Cette décision, prise en son absence, marque un tournant pour une formation politique qui peine à se repositionner sur l’échiquier politique ivoirien. Le PPA-CI n’a en effet participé ni à la dernière élection présidentielle ni aux législatives de 2025, illustrant les difficultés de ce parti à s’imposer comme une force majeure. Pourtant, les congressistes ont affiché une unité apparente, malgré les tensions internes qui ont secoué le parti ces derniers mois.
Un parti sous tension
Les débats autour de la stratégie à adopter ont révélé des fractures profondes au sein du parti. Certains militants, à l’image de l’ancien vice-président exécutif Ahoua Don Mello, ont choisi de se présenter seuls à la présidentielle d’octobre, malgré l’appel au boycott de leur formation. Ces initiatives individuelles ont été perçues comme une trahison par les dirigeants du PPA-CI, entraînant des sanctions disciplinaires.
Une purge a ainsi été opérée : trois frondeurs, dont le maire de Lakota Prince Arthur Dalli et le député indépendant Stéphane Kipré, ont été exclus du parti. Soixante-deux autres militants ont écopé de suspensions allant de trois à dix-huit mois, pour avoir osé braver l’autorité du comité central. Ces mesures radicales visent à renforcer la cohésion interne, mais soulèvent des questions sur la capacité du PPA-CI à évoluer.
Un leadership contesté mais maintenu
La reconduction de Laurent Gbagbo à la tête du parti, bien que symbolique, ne résout pas les défis structurels du PPA-CI. Le parti reste en quête de dynamisme, après des années de divisions internes et d’échecs électoraux. Pourtant, les congressistes ont adopté un discours optimiste, évoquant une « ferveur populaire » qui pousserait leur mentor à poursuivre l’aventure politique.
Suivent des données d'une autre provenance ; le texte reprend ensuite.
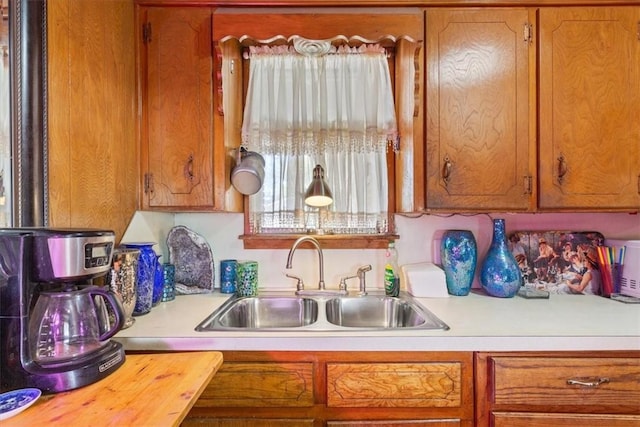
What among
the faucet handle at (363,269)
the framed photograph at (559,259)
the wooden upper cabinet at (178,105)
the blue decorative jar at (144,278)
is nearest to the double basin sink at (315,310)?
the faucet handle at (363,269)

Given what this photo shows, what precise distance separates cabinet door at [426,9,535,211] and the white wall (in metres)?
0.33

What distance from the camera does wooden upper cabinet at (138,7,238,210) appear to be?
1.53 meters

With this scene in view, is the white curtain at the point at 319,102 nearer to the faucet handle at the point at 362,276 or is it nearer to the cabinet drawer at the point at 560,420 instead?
the faucet handle at the point at 362,276

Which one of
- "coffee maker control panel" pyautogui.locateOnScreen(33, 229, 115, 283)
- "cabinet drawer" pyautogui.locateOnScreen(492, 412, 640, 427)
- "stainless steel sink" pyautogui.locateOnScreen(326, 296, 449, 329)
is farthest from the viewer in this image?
"stainless steel sink" pyautogui.locateOnScreen(326, 296, 449, 329)

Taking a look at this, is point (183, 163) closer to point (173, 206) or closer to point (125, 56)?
point (173, 206)

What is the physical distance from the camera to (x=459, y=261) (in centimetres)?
170

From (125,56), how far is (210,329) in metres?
1.14

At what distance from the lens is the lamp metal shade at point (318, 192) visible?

Cette reconduction s’inscrit dans un contexte où l’ancien président, surnommé « Woody de Mama », continue de jouer un rôle central dans la vie politique ivoirienne. Malgré les appels à une transition générationnelle, son influence semble plus forte que jamais. Les prochains mois diront si cette stratégie permettra au PPA-CI de retrouver une légitimité perdue ou si elle ne fera que prolonger une crise identitaire.